Organisasi pemantau Syrian Observatory for Human Rights juga melaporkan bahwa serangan koalisi Barat itu menargetkan sejumlah pusat riset ilmiah.
"Koalisi barat menyerang dengan target pusat riset ilmiah, beberapa basis militer, dan markas Garda Republik dan Divisi Empat di Damaskus dan sekitarnya," demikian laporan Syrian Observatory.
|
"Tak ada upaya untuk memperluas target yang sudah dirancang," katanya.
Menurut Mattis, serangan ini dirancang hanya untuk memberikan pesan tegas kepada Suriah mengenai sikap AS yang menentang penggunaan senjata kimia, seperti kasus di Douma pada pekan lalu.

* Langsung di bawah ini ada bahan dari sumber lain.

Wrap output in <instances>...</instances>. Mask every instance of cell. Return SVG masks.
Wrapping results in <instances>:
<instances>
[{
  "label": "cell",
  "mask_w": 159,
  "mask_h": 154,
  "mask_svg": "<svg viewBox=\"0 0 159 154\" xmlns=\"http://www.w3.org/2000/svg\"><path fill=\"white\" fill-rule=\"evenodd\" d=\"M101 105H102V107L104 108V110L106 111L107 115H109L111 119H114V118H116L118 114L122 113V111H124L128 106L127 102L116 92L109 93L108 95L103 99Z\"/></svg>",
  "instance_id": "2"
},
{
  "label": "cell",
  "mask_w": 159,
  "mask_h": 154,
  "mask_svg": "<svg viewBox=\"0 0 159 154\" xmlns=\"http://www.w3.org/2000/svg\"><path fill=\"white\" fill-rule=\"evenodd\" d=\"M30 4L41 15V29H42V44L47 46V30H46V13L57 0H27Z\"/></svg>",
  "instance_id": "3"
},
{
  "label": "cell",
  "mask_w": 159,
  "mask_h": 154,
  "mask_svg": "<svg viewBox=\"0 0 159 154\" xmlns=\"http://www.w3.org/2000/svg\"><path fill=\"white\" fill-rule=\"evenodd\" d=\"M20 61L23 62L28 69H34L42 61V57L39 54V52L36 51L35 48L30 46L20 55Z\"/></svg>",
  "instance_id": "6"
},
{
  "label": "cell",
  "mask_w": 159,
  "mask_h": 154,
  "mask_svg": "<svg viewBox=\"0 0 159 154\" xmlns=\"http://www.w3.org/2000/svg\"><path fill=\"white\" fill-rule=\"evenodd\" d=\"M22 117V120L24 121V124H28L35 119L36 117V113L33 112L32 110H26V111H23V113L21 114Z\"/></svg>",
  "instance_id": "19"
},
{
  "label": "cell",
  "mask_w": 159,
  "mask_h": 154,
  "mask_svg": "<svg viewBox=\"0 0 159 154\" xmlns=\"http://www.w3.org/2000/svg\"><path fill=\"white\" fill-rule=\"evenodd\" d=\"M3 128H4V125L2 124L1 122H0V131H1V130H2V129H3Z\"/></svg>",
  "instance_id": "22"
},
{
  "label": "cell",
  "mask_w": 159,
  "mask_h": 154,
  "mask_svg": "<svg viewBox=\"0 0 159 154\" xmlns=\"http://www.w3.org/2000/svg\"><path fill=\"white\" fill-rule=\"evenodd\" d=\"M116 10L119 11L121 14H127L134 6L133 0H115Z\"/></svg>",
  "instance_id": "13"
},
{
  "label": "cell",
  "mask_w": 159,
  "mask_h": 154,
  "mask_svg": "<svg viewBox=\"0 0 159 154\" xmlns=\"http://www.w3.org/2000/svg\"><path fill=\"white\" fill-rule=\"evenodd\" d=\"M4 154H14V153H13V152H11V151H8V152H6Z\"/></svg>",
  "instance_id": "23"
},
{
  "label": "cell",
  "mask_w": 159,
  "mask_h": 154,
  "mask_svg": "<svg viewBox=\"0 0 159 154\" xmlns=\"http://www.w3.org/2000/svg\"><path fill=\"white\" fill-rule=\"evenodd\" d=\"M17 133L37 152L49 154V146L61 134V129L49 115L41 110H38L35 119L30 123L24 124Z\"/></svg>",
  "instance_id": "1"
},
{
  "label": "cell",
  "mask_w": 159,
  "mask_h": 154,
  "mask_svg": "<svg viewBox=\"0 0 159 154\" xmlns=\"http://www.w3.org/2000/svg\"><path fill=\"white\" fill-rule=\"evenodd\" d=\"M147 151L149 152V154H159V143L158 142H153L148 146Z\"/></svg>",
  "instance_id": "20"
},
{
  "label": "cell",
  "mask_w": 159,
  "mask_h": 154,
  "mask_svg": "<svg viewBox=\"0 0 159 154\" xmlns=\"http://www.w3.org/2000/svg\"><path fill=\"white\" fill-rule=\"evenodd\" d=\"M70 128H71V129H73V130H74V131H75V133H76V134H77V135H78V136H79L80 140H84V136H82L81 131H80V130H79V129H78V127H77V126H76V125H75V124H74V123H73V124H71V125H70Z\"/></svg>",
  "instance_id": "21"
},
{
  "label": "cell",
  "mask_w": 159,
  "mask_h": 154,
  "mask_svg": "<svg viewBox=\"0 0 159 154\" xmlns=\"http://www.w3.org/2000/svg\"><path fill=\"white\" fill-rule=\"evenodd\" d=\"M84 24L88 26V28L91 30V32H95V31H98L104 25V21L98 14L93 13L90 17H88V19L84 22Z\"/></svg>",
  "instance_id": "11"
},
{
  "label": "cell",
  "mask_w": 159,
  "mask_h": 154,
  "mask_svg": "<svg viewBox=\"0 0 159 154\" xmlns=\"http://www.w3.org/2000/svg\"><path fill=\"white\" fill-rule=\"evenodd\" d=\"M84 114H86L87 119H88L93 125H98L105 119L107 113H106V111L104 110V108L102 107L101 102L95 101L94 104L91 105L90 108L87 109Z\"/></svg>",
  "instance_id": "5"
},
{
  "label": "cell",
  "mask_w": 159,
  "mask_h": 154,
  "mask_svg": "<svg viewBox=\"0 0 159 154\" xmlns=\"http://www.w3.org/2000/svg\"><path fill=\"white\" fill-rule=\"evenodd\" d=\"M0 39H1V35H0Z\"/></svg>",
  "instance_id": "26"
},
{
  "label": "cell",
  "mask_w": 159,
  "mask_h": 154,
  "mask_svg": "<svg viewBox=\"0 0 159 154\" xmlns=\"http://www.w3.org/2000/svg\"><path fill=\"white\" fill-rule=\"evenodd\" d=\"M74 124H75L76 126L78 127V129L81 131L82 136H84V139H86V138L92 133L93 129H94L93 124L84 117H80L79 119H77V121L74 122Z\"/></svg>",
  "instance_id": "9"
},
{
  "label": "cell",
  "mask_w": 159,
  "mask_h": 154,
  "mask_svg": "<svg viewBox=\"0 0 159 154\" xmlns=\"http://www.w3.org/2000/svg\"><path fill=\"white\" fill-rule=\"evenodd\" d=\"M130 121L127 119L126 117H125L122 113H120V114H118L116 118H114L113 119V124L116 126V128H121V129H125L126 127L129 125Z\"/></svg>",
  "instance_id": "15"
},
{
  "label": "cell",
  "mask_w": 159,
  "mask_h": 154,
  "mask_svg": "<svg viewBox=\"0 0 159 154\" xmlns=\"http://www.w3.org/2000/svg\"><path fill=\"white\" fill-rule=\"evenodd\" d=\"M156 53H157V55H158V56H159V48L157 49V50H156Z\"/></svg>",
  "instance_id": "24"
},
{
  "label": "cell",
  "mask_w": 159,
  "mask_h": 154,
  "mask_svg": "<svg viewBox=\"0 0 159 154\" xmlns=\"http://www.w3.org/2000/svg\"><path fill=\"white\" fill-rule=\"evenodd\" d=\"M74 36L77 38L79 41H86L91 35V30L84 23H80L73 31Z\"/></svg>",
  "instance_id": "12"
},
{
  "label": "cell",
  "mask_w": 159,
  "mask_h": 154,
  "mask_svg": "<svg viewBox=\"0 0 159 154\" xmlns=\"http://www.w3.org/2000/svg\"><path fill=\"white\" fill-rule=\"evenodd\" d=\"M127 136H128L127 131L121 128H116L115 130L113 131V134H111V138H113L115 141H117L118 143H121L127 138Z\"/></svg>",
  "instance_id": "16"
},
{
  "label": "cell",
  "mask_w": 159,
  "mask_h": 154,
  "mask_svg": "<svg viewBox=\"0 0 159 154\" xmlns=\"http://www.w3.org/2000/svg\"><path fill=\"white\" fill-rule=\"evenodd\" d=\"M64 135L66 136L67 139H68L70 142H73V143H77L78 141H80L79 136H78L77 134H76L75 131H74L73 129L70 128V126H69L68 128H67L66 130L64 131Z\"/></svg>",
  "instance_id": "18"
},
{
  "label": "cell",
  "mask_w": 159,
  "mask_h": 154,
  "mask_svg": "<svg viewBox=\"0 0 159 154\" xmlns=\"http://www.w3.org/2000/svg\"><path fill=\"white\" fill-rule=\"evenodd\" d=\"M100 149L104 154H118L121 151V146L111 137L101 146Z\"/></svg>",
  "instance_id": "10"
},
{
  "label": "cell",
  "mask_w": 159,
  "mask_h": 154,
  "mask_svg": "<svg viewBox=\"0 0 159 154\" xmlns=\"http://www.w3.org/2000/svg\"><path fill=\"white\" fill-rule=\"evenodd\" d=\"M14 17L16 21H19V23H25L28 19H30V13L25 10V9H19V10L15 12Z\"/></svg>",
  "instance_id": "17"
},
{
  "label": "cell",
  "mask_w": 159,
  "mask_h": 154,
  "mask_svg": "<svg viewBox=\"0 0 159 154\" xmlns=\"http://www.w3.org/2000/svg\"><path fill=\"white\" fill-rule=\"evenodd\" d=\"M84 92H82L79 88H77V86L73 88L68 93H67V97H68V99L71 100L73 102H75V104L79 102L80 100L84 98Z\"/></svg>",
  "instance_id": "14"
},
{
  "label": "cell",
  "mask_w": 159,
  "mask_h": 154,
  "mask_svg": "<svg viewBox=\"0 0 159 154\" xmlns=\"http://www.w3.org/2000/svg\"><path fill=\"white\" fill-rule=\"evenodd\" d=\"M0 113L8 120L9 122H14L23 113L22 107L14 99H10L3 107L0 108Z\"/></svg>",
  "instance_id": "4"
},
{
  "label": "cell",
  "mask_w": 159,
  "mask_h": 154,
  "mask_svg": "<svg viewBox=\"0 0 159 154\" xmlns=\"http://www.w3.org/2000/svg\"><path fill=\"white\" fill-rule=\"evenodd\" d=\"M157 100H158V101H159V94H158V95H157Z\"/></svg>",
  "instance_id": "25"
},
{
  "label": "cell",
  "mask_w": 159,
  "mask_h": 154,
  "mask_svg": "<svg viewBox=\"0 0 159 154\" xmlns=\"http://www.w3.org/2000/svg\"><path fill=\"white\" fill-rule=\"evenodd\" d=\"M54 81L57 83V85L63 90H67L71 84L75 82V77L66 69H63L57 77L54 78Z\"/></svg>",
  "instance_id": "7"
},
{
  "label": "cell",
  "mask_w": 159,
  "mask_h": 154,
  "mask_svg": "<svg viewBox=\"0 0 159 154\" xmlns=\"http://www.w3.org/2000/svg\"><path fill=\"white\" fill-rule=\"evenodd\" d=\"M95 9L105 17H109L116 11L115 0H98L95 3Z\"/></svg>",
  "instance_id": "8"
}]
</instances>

Serangan senjata kimia di daerah pemberontak di Douma, Ghouta Timur, itu merenggut 60 nyawa dan melukai sekitar 1.000 orang lainnya.
|
Trump pun berjanji akan memberikan tanggapan keras atas insiden tersebut, layaknya yang ia lakukan tahun lalu, saat Suriah diduga menggunakan senjata kimia dalam serangan di Kota Khan Sheikhoun.
Saat itu, Trump langsung memerintahkan militer AS menyerang salah satu pangkalan udara di Suriah dengan 59 rudal Tomahawk.
"Jelas, rezim Assad tidak menerima pesan tahun lalu. Kali ini, sekutu menyerang lebih kuat. Kami mengirimkan pesan yang jelas kepada Assad," kata Mattis.